● GIVEN PASSAGE:
"""
Glenola Emily Behling Rose (March 6, 1891 – June 20, 1970) was an American chemist known for her work during the 1920s and 1930s on women's employment in chemistry. She ran the Women's Service Committee of the American Chemical Society, which she co-founded in 1926.

== Early life and education ==
Glenola Behling was born in Buffalo, New York, the daughter of Charles Ernst Behling and Anna Beitz Behling. She graduated from Masten Park High School in Buffalo in 1908, and earned a bachelor's degree from the University of Chicago in 1913. She pursued further studies at the University of Michigan, where she completed a master's degree in chemistry. She completed doctoral studies in chemistry at the University of Washington in 1915, with a dissertation titled "The isolation of inorganic compounds with special reference to the green salts of cobalt."
"""
● WHAT TO WORK ON:
**1)** Decide whether each statement agrees with the biography of Glenola Behling Rose, answering yes or no and quoting the deciding words: (a) She earned her bachelor's degree from the University of Michigan. (b) She co-founded the Women's Service Committee of the American Chemical Society in 1926. (c) She graduated from Masten Park High School in 1910.
**2)** In the biography of Glenola Behling Rose, turn the paragraph beginning "Glenola Behling was born in Buffalo" into a list that keeps its main facts.
Use only the biography of Glenola Behling Rose as your source.

● AVAILABLE DATA:
"""
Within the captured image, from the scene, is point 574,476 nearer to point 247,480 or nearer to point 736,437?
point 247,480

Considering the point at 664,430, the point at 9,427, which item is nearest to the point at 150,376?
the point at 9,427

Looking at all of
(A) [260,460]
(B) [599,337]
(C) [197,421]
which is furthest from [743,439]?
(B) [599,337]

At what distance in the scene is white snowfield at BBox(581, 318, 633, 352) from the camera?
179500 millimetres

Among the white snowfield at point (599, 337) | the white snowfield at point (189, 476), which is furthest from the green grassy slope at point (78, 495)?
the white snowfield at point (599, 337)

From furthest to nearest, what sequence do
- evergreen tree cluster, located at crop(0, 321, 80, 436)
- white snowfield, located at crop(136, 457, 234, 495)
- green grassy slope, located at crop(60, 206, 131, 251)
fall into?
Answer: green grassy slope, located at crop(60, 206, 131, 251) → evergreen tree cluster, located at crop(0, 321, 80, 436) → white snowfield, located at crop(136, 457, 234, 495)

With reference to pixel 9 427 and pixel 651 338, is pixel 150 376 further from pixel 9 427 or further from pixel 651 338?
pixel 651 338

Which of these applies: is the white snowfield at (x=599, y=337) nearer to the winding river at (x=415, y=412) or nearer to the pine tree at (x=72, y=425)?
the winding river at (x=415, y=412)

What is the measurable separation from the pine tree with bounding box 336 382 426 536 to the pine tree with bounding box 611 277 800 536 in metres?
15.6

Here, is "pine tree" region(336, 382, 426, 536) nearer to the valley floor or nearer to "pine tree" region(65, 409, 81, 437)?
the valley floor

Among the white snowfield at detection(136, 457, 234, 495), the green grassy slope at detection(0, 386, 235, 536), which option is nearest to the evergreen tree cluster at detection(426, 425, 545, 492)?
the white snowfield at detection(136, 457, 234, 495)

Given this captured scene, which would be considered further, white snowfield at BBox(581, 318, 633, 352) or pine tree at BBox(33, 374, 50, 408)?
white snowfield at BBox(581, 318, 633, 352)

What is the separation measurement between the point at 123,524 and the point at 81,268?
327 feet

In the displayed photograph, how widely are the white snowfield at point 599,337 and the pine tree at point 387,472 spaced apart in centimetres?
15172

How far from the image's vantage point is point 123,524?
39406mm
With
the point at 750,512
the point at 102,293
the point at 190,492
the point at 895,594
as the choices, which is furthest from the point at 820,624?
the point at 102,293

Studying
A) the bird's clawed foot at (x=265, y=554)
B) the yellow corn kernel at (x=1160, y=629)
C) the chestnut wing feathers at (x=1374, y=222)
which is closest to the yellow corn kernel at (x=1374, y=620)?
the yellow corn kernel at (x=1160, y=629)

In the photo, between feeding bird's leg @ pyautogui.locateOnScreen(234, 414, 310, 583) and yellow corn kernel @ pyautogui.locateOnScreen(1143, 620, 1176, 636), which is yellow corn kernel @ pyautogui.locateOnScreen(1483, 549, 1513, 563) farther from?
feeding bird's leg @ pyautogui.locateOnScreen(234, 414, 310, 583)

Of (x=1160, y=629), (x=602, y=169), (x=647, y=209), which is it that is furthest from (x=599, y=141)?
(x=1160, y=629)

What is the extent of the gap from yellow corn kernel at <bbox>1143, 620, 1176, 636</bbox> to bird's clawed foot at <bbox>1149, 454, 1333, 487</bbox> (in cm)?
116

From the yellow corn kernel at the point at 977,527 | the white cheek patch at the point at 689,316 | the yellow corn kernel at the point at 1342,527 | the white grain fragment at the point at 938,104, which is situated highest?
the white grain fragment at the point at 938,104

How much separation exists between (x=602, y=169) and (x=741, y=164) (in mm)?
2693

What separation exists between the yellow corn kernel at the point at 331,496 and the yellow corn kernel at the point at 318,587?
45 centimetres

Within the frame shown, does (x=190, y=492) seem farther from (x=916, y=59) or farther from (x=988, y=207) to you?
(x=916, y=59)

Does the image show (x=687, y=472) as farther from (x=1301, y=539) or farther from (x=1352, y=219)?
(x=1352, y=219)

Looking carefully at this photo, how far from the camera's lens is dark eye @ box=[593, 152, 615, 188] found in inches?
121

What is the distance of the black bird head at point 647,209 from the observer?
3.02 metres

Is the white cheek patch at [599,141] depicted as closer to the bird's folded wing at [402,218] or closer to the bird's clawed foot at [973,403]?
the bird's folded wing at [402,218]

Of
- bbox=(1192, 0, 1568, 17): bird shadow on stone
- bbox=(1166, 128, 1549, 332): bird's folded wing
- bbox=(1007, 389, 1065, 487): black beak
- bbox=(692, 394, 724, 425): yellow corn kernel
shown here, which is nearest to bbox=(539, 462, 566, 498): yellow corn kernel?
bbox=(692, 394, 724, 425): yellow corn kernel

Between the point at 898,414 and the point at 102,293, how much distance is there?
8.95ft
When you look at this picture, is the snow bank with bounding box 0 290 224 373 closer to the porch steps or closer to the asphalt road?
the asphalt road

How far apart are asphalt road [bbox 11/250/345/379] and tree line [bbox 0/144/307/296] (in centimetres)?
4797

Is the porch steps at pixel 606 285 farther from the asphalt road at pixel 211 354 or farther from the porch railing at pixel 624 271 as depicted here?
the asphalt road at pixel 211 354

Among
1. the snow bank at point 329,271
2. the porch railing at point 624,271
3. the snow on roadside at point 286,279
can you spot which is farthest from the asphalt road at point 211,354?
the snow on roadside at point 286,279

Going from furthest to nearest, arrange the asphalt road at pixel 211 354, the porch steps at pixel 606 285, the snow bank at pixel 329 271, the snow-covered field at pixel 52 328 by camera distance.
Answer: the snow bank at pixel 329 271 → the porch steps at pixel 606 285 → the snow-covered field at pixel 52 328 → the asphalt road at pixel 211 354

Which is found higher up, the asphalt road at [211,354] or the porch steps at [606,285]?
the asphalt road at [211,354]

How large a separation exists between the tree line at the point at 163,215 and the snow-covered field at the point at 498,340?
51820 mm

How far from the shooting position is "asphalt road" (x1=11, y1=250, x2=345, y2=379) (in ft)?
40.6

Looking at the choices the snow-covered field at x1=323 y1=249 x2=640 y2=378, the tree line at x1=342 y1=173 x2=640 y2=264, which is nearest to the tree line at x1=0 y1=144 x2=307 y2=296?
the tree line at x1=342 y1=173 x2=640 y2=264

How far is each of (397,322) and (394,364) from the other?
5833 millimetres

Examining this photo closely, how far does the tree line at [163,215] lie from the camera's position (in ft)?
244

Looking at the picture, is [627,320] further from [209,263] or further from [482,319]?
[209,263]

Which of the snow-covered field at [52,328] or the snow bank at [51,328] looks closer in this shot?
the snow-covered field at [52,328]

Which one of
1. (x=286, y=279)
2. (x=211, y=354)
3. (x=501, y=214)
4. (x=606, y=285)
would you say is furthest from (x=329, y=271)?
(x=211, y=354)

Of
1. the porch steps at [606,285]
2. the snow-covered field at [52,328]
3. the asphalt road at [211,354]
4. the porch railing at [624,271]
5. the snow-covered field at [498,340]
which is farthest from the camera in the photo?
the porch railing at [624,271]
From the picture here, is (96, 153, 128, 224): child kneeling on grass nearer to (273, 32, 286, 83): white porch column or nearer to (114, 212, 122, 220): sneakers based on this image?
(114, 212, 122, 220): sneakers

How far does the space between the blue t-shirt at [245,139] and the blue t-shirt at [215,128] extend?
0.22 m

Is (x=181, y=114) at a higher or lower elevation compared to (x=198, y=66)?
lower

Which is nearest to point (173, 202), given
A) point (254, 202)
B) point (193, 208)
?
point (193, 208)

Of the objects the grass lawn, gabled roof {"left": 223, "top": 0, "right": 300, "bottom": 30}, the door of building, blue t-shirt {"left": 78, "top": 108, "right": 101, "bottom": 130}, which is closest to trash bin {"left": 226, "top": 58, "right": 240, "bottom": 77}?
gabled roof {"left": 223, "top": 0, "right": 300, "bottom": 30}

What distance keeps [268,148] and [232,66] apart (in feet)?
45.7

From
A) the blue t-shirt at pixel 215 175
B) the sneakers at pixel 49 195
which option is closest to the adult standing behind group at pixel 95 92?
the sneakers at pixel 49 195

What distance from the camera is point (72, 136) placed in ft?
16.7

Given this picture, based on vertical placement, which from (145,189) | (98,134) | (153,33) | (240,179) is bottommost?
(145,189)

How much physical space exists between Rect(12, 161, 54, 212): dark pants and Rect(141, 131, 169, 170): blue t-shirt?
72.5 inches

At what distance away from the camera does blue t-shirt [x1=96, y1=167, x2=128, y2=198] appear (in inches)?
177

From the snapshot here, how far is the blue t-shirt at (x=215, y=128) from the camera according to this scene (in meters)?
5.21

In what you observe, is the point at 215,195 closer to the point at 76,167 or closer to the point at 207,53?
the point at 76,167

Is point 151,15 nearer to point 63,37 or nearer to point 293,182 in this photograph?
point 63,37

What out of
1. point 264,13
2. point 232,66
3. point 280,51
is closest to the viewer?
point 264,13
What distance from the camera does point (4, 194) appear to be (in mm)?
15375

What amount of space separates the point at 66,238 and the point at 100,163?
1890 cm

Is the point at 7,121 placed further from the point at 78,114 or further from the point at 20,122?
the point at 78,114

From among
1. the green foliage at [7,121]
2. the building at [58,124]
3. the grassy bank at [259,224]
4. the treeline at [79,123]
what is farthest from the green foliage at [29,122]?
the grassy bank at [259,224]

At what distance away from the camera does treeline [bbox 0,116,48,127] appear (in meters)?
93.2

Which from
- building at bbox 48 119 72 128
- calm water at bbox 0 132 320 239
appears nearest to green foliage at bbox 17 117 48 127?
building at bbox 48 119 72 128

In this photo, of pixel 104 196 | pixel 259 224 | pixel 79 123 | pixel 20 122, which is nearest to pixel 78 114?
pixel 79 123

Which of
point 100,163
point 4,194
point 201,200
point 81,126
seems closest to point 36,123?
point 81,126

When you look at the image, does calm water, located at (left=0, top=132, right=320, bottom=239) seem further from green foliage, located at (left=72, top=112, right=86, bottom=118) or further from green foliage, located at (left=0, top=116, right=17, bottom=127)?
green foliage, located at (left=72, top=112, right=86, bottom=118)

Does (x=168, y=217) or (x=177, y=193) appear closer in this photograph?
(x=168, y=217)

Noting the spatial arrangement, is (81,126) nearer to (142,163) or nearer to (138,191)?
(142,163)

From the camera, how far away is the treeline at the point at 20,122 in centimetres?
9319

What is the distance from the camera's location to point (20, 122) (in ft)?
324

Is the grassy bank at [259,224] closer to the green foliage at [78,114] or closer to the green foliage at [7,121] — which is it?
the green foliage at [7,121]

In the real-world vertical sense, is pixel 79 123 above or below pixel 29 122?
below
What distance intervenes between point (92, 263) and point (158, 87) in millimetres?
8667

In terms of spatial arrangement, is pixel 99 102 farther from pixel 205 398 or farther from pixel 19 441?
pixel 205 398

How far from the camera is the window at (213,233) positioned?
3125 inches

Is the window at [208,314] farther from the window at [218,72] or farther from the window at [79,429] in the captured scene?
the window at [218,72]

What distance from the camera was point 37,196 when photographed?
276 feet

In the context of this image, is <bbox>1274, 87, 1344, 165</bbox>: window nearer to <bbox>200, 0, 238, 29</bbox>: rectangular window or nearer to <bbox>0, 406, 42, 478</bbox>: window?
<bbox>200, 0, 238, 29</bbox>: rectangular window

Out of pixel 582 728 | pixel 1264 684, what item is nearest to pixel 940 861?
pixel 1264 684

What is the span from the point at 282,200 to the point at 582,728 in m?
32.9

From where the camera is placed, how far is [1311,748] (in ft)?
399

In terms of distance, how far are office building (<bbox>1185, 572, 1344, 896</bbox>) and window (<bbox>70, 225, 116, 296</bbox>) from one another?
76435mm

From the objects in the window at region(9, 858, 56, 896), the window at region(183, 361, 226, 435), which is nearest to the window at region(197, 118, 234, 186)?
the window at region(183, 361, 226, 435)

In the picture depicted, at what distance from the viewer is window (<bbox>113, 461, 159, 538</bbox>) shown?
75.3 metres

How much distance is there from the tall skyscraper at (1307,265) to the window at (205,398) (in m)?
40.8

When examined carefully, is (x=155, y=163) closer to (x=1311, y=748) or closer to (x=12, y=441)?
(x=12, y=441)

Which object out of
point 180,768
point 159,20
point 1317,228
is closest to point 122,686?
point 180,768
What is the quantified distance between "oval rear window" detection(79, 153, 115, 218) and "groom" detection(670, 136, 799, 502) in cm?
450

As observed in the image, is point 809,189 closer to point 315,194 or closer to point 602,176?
"""
● ANSWERS PER TASK:
**1)**
(a) No: "earned a bachelor's degree from the University of Chicago in 1913"
(b) Yes: "She ran the Women's Service Committee of the American Chemical Society, which she co-founded in 1926"
(c) No: "She graduated from Masten Park High School in Buffalo in 1908"

**2)**
- Born in Buffalo, New York, to Charles Ernst Behling and Anna Beitz Behling
- Graduated from Masten Park High School in Buffalo in 1908
- Earned a bachelor's degree from the University of Chicago in 1913
- Completed a master's degree in chemistry at the University of Michigan
- Completed doctoral studies in chemistry at the University of Washington in 1915, with a dissertation titled "The isolation of inorganic compounds with special reference to the green salts of cobalt."